TASK: Reproduce all of the lines below word for word, leaving nothing out and changing nothing.

DATA SUPPLIED:
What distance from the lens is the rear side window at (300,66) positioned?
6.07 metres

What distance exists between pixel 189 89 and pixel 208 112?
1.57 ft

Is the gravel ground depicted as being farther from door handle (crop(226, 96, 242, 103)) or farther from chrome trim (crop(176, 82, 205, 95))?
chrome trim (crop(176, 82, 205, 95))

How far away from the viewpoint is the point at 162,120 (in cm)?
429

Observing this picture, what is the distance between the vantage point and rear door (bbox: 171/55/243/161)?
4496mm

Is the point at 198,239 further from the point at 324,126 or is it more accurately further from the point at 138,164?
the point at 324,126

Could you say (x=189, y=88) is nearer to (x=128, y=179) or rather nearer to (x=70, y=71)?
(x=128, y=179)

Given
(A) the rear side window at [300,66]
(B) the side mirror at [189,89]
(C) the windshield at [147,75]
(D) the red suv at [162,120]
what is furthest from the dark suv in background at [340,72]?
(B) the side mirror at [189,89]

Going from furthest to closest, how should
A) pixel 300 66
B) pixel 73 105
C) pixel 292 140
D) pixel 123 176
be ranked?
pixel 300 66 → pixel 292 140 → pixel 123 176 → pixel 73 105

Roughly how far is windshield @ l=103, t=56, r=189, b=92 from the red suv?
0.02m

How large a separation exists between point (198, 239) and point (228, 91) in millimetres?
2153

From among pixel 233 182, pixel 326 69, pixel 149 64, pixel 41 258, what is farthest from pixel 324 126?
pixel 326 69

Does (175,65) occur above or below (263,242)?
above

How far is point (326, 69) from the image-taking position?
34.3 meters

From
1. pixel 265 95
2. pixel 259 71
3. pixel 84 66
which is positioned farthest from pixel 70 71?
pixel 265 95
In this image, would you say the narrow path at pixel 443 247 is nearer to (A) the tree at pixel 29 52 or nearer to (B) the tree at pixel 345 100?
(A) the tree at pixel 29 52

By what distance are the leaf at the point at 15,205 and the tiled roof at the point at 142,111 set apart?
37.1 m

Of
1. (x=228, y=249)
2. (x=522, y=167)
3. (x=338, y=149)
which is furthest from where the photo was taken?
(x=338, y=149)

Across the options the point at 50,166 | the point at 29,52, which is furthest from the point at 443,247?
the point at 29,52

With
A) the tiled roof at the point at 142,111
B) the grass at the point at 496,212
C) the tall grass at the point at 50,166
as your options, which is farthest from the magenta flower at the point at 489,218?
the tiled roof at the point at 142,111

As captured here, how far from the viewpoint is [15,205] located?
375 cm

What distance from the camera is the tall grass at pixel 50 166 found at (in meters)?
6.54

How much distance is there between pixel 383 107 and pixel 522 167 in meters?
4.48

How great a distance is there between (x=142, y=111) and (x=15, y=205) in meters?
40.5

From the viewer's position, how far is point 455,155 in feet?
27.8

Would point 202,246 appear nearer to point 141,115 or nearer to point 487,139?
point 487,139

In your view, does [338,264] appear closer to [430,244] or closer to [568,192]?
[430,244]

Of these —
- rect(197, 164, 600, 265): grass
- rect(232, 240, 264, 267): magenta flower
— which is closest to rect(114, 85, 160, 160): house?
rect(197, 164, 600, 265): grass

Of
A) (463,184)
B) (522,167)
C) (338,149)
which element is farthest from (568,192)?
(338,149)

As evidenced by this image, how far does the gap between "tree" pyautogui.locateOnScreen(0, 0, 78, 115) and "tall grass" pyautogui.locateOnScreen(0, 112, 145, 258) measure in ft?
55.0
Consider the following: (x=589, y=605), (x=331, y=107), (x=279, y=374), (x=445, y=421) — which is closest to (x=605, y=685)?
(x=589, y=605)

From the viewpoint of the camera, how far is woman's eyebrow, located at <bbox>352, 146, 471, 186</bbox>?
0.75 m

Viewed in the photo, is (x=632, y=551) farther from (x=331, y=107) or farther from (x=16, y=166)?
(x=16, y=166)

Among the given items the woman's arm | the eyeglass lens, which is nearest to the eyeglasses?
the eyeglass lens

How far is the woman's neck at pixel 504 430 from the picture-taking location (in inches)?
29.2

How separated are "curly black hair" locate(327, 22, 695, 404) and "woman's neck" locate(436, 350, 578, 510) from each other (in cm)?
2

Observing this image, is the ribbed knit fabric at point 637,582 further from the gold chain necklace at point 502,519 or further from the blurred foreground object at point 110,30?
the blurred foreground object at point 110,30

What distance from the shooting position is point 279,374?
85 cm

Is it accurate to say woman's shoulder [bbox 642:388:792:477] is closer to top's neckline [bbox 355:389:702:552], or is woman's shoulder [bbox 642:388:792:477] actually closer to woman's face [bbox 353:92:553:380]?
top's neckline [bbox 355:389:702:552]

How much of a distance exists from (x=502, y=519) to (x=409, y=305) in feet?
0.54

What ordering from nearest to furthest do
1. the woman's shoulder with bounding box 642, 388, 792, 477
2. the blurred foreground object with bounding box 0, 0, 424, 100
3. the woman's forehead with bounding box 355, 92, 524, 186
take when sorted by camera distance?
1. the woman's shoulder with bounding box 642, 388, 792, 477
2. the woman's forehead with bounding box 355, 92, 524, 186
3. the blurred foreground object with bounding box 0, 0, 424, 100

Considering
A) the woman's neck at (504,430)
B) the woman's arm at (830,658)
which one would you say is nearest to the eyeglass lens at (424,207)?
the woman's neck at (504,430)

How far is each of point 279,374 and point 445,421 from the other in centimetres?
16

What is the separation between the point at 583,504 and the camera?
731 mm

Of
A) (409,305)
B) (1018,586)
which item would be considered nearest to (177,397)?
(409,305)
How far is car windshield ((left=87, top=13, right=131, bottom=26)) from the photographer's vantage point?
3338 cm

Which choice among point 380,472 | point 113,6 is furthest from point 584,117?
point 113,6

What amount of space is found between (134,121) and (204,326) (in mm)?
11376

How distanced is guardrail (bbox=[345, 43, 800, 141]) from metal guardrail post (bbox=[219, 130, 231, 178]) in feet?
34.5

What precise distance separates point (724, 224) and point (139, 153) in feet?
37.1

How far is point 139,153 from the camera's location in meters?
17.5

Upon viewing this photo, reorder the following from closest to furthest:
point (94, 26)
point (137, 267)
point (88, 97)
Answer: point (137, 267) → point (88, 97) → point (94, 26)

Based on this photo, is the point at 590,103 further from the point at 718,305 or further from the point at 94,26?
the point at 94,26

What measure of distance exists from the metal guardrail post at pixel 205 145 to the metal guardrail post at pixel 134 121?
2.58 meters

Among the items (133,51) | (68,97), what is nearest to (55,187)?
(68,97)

EXERCISE ANSWER:
What distance from the lens is the rear side window at (300,66) positioned?
6.07 metres

What distance exists between pixel 189 89 and pixel 208 112?
1.57 ft

Is the gravel ground depicted as being farther from door handle (crop(226, 96, 242, 103)) or farther from chrome trim (crop(176, 82, 205, 95))?
chrome trim (crop(176, 82, 205, 95))

How far away from the viewpoint is the point at 162,120 (in cm)?
429

Observing this picture, what is the distance between the vantage point and rear door (bbox: 171/55/243/161)?
4496mm

Is the point at 198,239 further from the point at 324,126 or is it more accurately further from the point at 138,164?
the point at 324,126

Could you say (x=189, y=88) is nearer to (x=128, y=179) or rather nearer to (x=70, y=71)?
(x=128, y=179)

Given
(A) the rear side window at [300,66]
(B) the side mirror at [189,89]
(C) the windshield at [147,75]
(D) the red suv at [162,120]
what is furthest from the dark suv in background at [340,72]?
(B) the side mirror at [189,89]

Going from furthest to closest, how should
A) pixel 300 66
B) pixel 73 105
C) pixel 292 140
D) pixel 123 176
be ranked?
pixel 300 66 → pixel 292 140 → pixel 123 176 → pixel 73 105

Roughly how far is windshield @ l=103, t=56, r=189, b=92 from the red suv?
0.02m

How large a separation exists between point (198, 239) and point (228, 91) in millimetres?
2153

From among pixel 233 182, pixel 326 69, pixel 149 64, pixel 41 258, what is farthest from pixel 324 126?
pixel 326 69

Does (175,65) occur above or below (263,242)?
above

How far is point (326, 69) from the image-taking position?
34.3 meters

From
1. pixel 265 95
2. pixel 259 71
3. pixel 84 66
which is positioned farthest from pixel 70 71?
pixel 265 95
In this image, would you say the narrow path at pixel 443 247 is nearer to (A) the tree at pixel 29 52 or nearer to (B) the tree at pixel 345 100?
(A) the tree at pixel 29 52

By what distance are the leaf at the point at 15,205 and the tiled roof at the point at 142,111 set apart?
37.1 m

Of
1. (x=228, y=249)
2. (x=522, y=167)
3. (x=338, y=149)
which is furthest from where the photo was taken?
(x=338, y=149)

Across the options the point at 50,166 | the point at 29,52, which is furthest from the point at 443,247?
the point at 29,52

With
A) the tiled roof at the point at 142,111
B) the grass at the point at 496,212
C) the tall grass at the point at 50,166
as your options, which is farthest from the magenta flower at the point at 489,218?
the tiled roof at the point at 142,111

As captured here, how far from the viewpoint is [15,205] located?
375 cm

What distance from the camera is the tall grass at pixel 50 166 found at (in meters)?
6.54

How much distance is there between pixel 383 107 and pixel 522 167 in meters?
4.48

How great a distance is there between (x=142, y=111) and (x=15, y=205) in meters?
40.5

From the viewer's position, how far is point 455,155 in feet?
27.8

Would point 202,246 appear nearer to point 141,115 or nearer to point 487,139?
point 487,139

In your view, does [338,264] appear closer to [430,244] or closer to [568,192]?
[430,244]

Of these —
- rect(197, 164, 600, 265): grass
- rect(232, 240, 264, 267): magenta flower
— which is closest to rect(114, 85, 160, 160): house?
rect(197, 164, 600, 265): grass

Of
A) (463,184)
B) (522,167)
C) (338,149)
which element is farthest from (568,192)?
(338,149)

As evidenced by this image, how far does the gap between "tree" pyautogui.locateOnScreen(0, 0, 78, 115) and "tall grass" pyautogui.locateOnScreen(0, 112, 145, 258) measure in ft?
55.0
Consider the following: (x=589, y=605), (x=331, y=107), (x=279, y=374), (x=445, y=421) — which is closest to (x=605, y=685)?
(x=589, y=605)

From the viewpoint of the camera, how far is woman's eyebrow, located at <bbox>352, 146, 471, 186</bbox>?
0.75 m

Viewed in the photo, is (x=632, y=551) farther from (x=331, y=107) or farther from (x=16, y=166)?
(x=16, y=166)

Among the given items the woman's arm | the eyeglass lens, which is nearest to the eyeglasses?
the eyeglass lens

How far is the woman's neck at pixel 504 430 from the picture-taking location (in inches)?
29.2

How separated are "curly black hair" locate(327, 22, 695, 404) and "woman's neck" locate(436, 350, 578, 510) from each other (in cm)?
2

Observing this image, is the ribbed knit fabric at point 637,582 further from the gold chain necklace at point 502,519 or further from the blurred foreground object at point 110,30?
the blurred foreground object at point 110,30

What distance from the shooting position is point 279,374?
85 cm

Is it accurate to say woman's shoulder [bbox 642:388:792:477] is closer to top's neckline [bbox 355:389:702:552], or is woman's shoulder [bbox 642:388:792:477] actually closer to woman's face [bbox 353:92:553:380]?
top's neckline [bbox 355:389:702:552]

How much of a distance exists from (x=502, y=519) to (x=409, y=305) in feet?
0.54

What ordering from nearest to furthest do
1. the woman's shoulder with bounding box 642, 388, 792, 477
2. the blurred foreground object with bounding box 0, 0, 424, 100
3. the woman's forehead with bounding box 355, 92, 524, 186
take when sorted by camera distance?
1. the woman's shoulder with bounding box 642, 388, 792, 477
2. the woman's forehead with bounding box 355, 92, 524, 186
3. the blurred foreground object with bounding box 0, 0, 424, 100

Considering
A) the woman's neck at (504,430)
B) the woman's arm at (830,658)
which one would you say is nearest to the eyeglass lens at (424,207)?
the woman's neck at (504,430)

How far is each of point 279,374 and point 445,421 from the other in centimetres?
16

What is the separation between the point at 583,504 and the camera?
731 mm

Of
A) (409,305)
B) (1018,586)
which item would be considered nearest to (177,397)?
(409,305)
How far is car windshield ((left=87, top=13, right=131, bottom=26)) from the photographer's vantage point?
3338 cm

Which choice among point 380,472 | point 113,6 is furthest from point 584,117?
point 113,6

What amount of space is found between (134,121) and (204,326) (in mm)?
11376

How distanced is guardrail (bbox=[345, 43, 800, 141]) from metal guardrail post (bbox=[219, 130, 231, 178]) in feet?
34.5

What precise distance separates point (724, 224) and point (139, 153) in feet?
37.1

How far is point 139,153 from the camera's location in meters?
17.5

Upon viewing this photo, reorder the following from closest to furthest:
point (94, 26)
point (137, 267)
point (88, 97)
Answer: point (137, 267) → point (88, 97) → point (94, 26)

Based on this photo, is the point at 590,103 further from the point at 718,305 or further from the point at 94,26?
the point at 94,26

What measure of distance exists from the metal guardrail post at pixel 205 145 to the metal guardrail post at pixel 134 121?
2.58 meters

Among the items (133,51) | (68,97), what is nearest to (55,187)?
(68,97)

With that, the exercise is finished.